- Born: October 1939 (age 86) Singapore
- Education: Portsmouth Grammar School Christ Church, Oxford (MA BM BCh DM DSc)
- Spouse: Mary J Prentice ​(m. 1975)​
- Awards: KCMG, Companion of The Most Exalted Order of The White Elephant (Thailand)

= David Warrell =

British physician

Sir David Alan Warrell (born 6 October 1939) is an English physician, clinical researcher, and teacher, specialising in Tropical Medicine.^{,} He is currently emeritus Professor of Tropical Medicine and Honorary Fellow of St Cross College, University of Oxford. He was Founding Director of the highly successful Wellcome-Mahidol University, Oxford Tropical Medicine Research Programme, Thailand (1979-), and Oxford Centre for Tropical Medicine (2001-), and was Head of the Nuffield Department of Clinical Medicine (2002–2004).

==Biography==
===Early life and education===
Born in Singapore, Warrell was educated at Portsmouth Grammar School, and studied medicine in Oxford (Christ Church), and London (St Thomas’ Hospital and Royal Postgraduate Medical Schools).

===Career and research===
Warrell enjoys an international reputation for his clinical research on tropical diseases, carried out since 1968 in Africa, South and South-East Asia, Oceania, and Latin America. His principal mentors were Moran Campbell, Eldryd Parry, Herbert Gilles, Alistair Reid and David Weatherall. He is a pioneer investigator in the field of snakebite envenoming, helping to establish its importance as a public health problem in many countries, notably India, where snakes kill an average of 58,000 people each year, and to achieve its recognition as a Neglected Tropical Disease by WHO in 2016. Warrell's ground-breaking research introduced improvements in diagnosis, emphasising the importance of herpetology. It expanded understanding of underlying mechanisms of organ and tissue involvement, and improved treatment. He was the first to attempt randomised, controlled clinical trials of antivenom. After publicising, with David Theakston, the crisis in antivenom supply in Africa, he helped to develop new antivenoms for this region. His research on malaria focussed on the pathophysiology and treatment of severe Plasmodium falciparum infection, especially cerebral malaria, leading to the rejection of dexamethasone, a once-popular ancillary treatment that proved deleterious in a randomised, double-blind, placebo-controlled trial. He explored the pathophysiology of rabies encephalomyelitis, and, in research led by his wife Mary Warrell, a clinical virologist, he helped improve rabies post-exposure prophylaxis using economical vaccine regimens.

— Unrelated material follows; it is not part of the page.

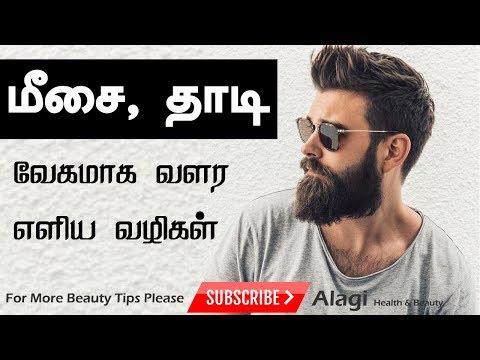 மீசை, தாடி வேகமாக வளர எளிய வழிகள் | Mustache and Beard Faster Growing Tips In Tamil | Health Tips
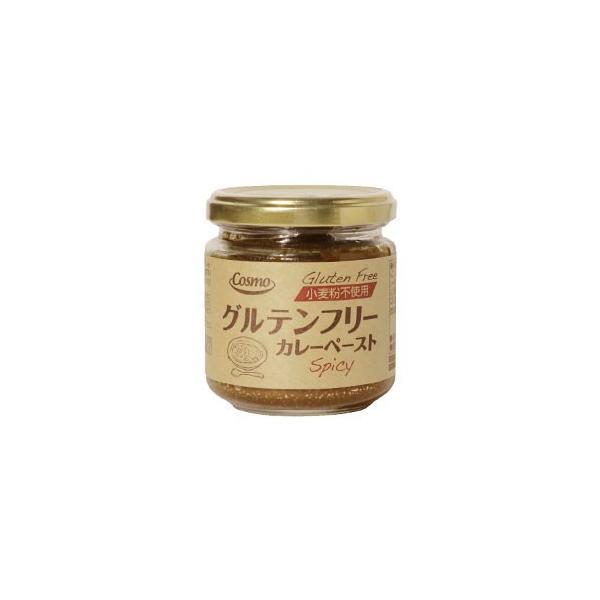 グルテンフリー カレーペースト スパイシー(180g) コスモ食品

Warrell is also an internationally renowned physician, teacher and lecturer on tropical medicine, infectious diseases, and expedition/wilderness medicine, supporting famous explorers, and travellers. He was an editor and/or contributor to many British and American medical textbooks, notably The Oxford Textbook of Medicine. He continues involvement in research and advocacy, particularly directed at the global snakebite crisis, aiming to improve treatment and prevention strategies worldwide.

===Honours and awards===
Warrell was awarded the Sir Patrick Manson Medal (Royal Society of Tropical Medicine and Hygiene); Mary Kingsley Centenary Medal (Liverpool School of Tropical Medicine); Sir William Osler Memorial Medal (University of Oxford); The Queen's Anniversary Prize for Higher & Further Education (2000); and Redi Award (International Society on Toxinology (2012). He was a founding fellow of the Academy of Medical Sciences (FMedSci) in 1998.

In recognition of his research in Thailand, he was made a Companion of The Most Exalted Order of The White Elephant by King Bhumibol Adulyadej (2003). In the 2022 Queen's Birthday Honours he was appointed Knight Commander of the Order of St Michael and St George (KCMG) for services to global health research and clinical practice.

At the Royal College of Physicians, he delivered the Marc Daniels, Bradshaw, and Croonian Lectures, and Harveian Oration (2001), and served as International Director and Hans Sloane Fellow (2012–16). He was President of the International Federation for Tropical Medicine (1996–2000), and Royal Society of Tropical Medicine and Hygiene (1997–9); chairman of the UK Medical Research Council's AIDS Therapeutic Trials Committee (1987–93), and UK-China Ethics Committee (2006–8). He was a founding co-director of the Global Snakebite Initiative (2012-).